The Angel's Game

16
I went up to the study. Night had fallen, but there was no moon or stars in the sky. I opened the windows and gazed at the city in shadows. Only a light breeze was blowing and the sweat tingled on my skin. I sat on the windowsill and lit the second of the cigars Isabella had left on my desk a few days before, waiting for a breath of fresh air or a more presentable idea than the collection of clichés with which I was supposed to begin work on the boss’s commission. I heard the shutters in Isabella’s bedroom open on the floor below. A rectangle of light fell across the courtyard, punctured by the profile of her silhouette.

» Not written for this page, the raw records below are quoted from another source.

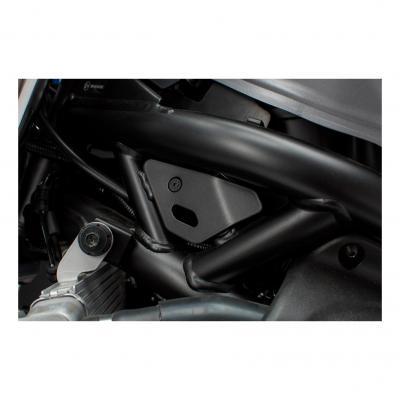 Caches pour cadre SW-MOTECH noir Suzuki SV650 15-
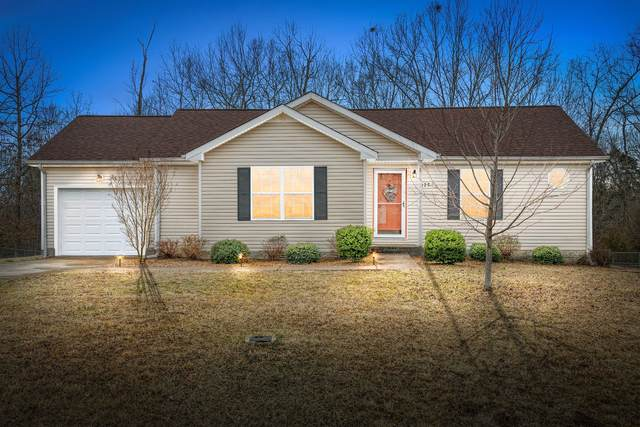 3285 Backridge Rd, Woodlawn, TN 37191 (MLS #RTC2233352) :: Ashley Claire Real Estate - Benchmark Realty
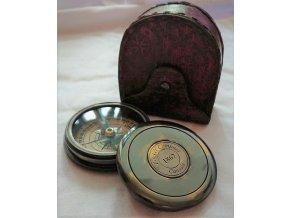 Kompas CANADA 1867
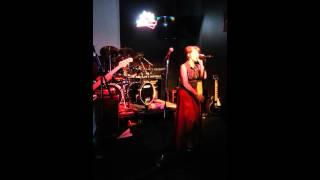 Seven Nation Army cover by The Fall Guys ft Jessica Kidd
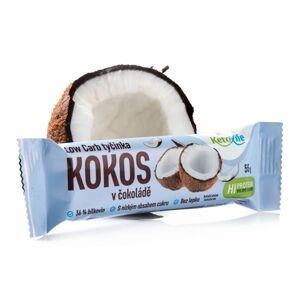 KetoLife Low Carb tyčinka Kokos v čokoládě 55 g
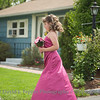 20090509_dtepper_karen+steven_004_bridal_party_prep_DSC_1006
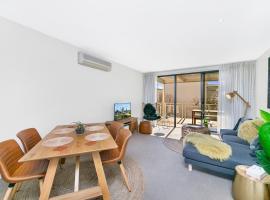 Accommodate Canberra - Dawes St., Kingston
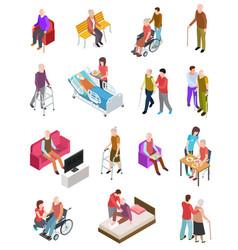 elderly people isometric senior persons helper vector image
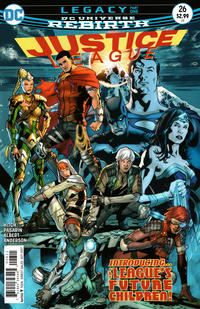 Cover Thumbnail for Justice League (DC, 2016 series) #26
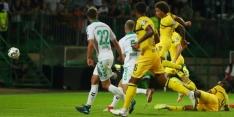 Dortmund bij Bundesliga-hervatting zonder Witsel en Can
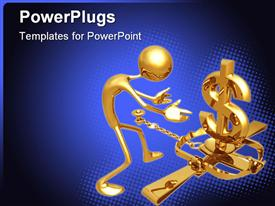 Concept & presentation figure 3D powerpoint theme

Isabella went up to her window and gazed into the darkness without noticing my presence. I watched her slowly undress. I saw her walk over to the mirror and examine her body, stroking her belly with the tips of her fingers and going over the cuts she had made on the inside of her arms and thighs. She looked at herself for a long time, wearing nothing but a defeated air, then turned off the light.
I went back to my desk and sat in front of the pile of notes. I went over sketches of stories full of mystic revelations and prophets who survived extraordinary trials and who returned bearing the revealed truth; of messianic infants abandoned at the doors of humble families with pure souls who were persecuted by evil, godless empires; of promised paradises for those who would accept their destiny and the rules of the game with a sporting spirit; and of idle, anthropomorphic deities with nothing better to do than keep a telepathic watch on the conscience of millions of fragile primates - primates who learned to think just in time to discover that they had been abandoned to their lot in a remote corner of the universe and whose vanity, or despair, made them slavishly believe that heaven and hell were eager to know about their paltry little sins.
I asked myself if this was what the boss had seen in me, a mercenary mind with no qualms about hatching a narcotic story fit for sending small children to sleep, or for convincing some poor hopeless devil to murder his neighbour in exchange for the eternal gratitude of some god who subscribed to the rule of the gun. Some days earlier another letter had arrived, requesting that I meet up with the boss to discuss the progress of my work. Setting aside my scruples, I realised that I had barely twenty-four hours before the meeting, and at the rate I was going I’d arrive with my hands empty but with my head full of doubts and suspicions. Since there was no alternative, I did what I’d done for so many years in similar circumstances. I placed a sheet of paper in the Underwood and, with my hands poised on the keyboard like a pianist waiting for the beat, I began to squeeze my brain to see what would come out.